■ **Work instructions**:
Your answer should consist solely of the lines from the first line of the data through the line with "common name: voles, lemmings, and muskrats", each reproduced exactly.

Start of Block

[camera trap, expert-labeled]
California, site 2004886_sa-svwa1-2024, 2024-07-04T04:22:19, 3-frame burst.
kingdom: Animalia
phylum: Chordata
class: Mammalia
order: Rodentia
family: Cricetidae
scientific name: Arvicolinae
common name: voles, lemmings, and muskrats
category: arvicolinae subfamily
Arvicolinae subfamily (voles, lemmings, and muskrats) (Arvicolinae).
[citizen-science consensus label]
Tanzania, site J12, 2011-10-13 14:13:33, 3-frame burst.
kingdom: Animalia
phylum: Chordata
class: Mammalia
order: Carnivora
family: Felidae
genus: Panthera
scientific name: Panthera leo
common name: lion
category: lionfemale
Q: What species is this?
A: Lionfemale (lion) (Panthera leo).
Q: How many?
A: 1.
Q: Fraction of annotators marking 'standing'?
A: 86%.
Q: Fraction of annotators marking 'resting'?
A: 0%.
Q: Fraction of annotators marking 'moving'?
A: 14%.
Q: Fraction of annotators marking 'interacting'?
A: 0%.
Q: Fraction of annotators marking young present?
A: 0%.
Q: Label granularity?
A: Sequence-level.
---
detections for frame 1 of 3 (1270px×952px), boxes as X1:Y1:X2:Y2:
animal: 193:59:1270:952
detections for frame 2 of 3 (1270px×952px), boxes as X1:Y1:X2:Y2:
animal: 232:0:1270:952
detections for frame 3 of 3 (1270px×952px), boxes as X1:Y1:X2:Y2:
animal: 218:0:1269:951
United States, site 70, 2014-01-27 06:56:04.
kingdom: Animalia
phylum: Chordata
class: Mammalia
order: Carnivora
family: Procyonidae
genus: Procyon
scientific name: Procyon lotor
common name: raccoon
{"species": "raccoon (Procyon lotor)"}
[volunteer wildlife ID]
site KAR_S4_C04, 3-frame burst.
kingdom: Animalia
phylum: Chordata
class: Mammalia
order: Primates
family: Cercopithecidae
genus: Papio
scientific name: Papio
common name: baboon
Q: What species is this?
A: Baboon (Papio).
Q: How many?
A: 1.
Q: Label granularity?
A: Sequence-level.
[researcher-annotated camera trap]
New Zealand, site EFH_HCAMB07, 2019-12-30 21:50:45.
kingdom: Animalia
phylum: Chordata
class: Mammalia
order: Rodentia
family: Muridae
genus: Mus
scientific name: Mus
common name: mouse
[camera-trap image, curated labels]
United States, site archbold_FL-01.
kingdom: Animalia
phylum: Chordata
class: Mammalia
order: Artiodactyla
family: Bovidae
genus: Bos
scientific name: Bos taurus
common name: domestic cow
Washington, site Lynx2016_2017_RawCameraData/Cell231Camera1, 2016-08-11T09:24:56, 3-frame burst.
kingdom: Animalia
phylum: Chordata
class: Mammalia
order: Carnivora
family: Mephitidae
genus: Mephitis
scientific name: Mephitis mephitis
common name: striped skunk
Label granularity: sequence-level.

End of Block

■ **Task answer**:
[camera trap, expert-labeled]
California, site 2004886_sa-svwa1-2024, 2024-07-04T04:22:19, 3-frame burst.
kingdom: Animalia
phylum: Chordata
class: Mammalia
order: Rodentia
family: Cricetidae
scientific name: Arvicolinae
common name: voles, lemmings, and muskrats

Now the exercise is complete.